Monday, August 12, 2013

Heart Tracks - Against The Wind

     In 1971 a Scotsman named Chay Blyth did something never done before.  He sailed around the world going against the prevailing winds and currents.  He completed his journey in 292 days and upon his return to England, 6000 people, including much of the royal family was on hand to welcome him.  This may have been a nautical first, but it's not a spiritual one.  Each of us, no matter what we think of spiritual things, of God, Christ, the Holy Spirit, lives out our lives walking against one type of wind and current or the other.  For  some, the end of it will be victory and celebration.  For so many others, it will be destruction and sorrow.  We will live either against the wind and currents of the kingdom of this world, or against that of the Kingdom of heaven.  Both will involve much trouble, but the trouble of the first will only bring us low, whereas the trouble of the latter will continue to lift us ever upward to and with Him.  We will live as Jonah did, always running and hiding from God, or as Paul did, always moving deeper and deeper into Him.  Both journeyed against the wind, the grain of a kingdom.  Jonah against the Kingdom of God, and Paul against the kingdom of this world.
    We see in Jonah where the Father gave a message to Jonah for the city of Nineveh.  He was to go there and bring the message of repentance and the offer of God's forgiveness to them.  Instead, he fled in the opposite direction, towards Spain, seeking to escape the Father's will and desire for him, and for all that He wished to do through him.  What he encountered was a storm that threatened to tear his vessel of escape apart, being cast adrift into deep waters, and eventually, life in the darkness of the belly of a fish.  Eventually he agreed to obey His call, though without a whole heart.  As far as we can tell, the end of his story leaves him joyless.  Lack of joy and lack of life, these are the end for everyone who chooses Jonah's way, the way that goes against the wind, the grain, of the Kingdom of God.
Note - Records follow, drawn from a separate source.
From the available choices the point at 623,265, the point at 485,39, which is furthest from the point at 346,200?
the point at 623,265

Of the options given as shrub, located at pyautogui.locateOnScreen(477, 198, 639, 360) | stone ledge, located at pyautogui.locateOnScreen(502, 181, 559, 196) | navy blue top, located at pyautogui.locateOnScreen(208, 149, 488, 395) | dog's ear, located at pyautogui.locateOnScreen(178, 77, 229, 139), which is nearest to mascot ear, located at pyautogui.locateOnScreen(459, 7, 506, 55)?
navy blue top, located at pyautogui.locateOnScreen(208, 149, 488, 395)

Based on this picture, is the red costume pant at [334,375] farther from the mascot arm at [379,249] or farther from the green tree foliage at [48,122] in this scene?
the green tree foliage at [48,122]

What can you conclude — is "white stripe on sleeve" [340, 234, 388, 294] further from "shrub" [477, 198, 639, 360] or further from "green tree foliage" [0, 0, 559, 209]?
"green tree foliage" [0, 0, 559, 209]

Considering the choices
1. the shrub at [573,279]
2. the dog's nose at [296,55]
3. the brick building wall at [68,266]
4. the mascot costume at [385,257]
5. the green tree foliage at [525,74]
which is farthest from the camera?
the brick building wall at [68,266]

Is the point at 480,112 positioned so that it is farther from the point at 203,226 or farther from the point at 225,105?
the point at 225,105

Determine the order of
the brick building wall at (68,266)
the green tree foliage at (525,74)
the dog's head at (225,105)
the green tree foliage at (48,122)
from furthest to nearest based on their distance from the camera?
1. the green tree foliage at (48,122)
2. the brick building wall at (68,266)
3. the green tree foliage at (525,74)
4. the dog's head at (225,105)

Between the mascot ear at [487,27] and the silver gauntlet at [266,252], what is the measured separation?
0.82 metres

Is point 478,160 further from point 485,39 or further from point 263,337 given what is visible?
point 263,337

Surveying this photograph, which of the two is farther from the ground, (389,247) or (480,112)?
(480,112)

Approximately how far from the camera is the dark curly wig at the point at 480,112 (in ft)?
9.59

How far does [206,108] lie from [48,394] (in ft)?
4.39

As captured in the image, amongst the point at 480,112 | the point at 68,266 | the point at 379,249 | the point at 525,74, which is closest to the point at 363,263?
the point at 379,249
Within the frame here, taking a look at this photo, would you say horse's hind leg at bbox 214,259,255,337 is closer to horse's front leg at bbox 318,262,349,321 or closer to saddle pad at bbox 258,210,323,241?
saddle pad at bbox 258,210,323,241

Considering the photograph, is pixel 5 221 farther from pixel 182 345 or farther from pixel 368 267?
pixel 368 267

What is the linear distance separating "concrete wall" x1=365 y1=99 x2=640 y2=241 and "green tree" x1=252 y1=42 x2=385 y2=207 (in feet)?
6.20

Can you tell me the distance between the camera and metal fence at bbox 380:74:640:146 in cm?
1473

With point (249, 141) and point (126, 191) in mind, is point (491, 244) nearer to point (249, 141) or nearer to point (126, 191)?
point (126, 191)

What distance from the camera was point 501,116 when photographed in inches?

    Paul, on the other hand, embraced the call and life of the Father in Christ.  That way took him on a path that walked against the raging winds and currents of this world.  He had constant opposition, even hatred.  He too suffered shipwreck and being adrift at sea.  He knew the prison cell, the pain of being beaten, ridiculed, misunderstood, even stoned and left for dead, and perhaps he was dead. If so, the Spirit of God raised him up to continue on his journey against the wind.  For him, there was no great celebration, no throngs to greet him.  Not in this world anyway.  Yet, his journey against the wind only served to lift him higher, as it does the eagle, into and ever deepening, greater relationship with Christ.  Chinese church leader Brother Yun wrote, "We shouldn't pray for a lighter load to carry, but for a stronger back to endure.  Then this world will see that God is with us, empowering us to live in a way that reflects His love and power.  This is true freedom."  This is a life lived against the wind.
   Which wind and current do you walk against today?  The current of the world, or the Kingdom?  Which grain are you living against?  To go "against the grain," means that a piece of wood is being planed in the wrong direction.  The result will be that the surface will tear, rather than lie smoothly.  Living against the grain of the Kingdom of God will only result in the tearing apart of your life and all that involves that life.  To live against the grain of this world will bring trouble, likely lots of it.  It did for Paul and even moreso for Christ.  Yet the result will be a smoothness of His Spirit and life that will empower us on the journey, bringing healing and wonder through our lives.  The applause of the world will never be ours, but the applause of heaven, of the nail scarred hands of Christ, will be.  Is the current you walk against today taking you there?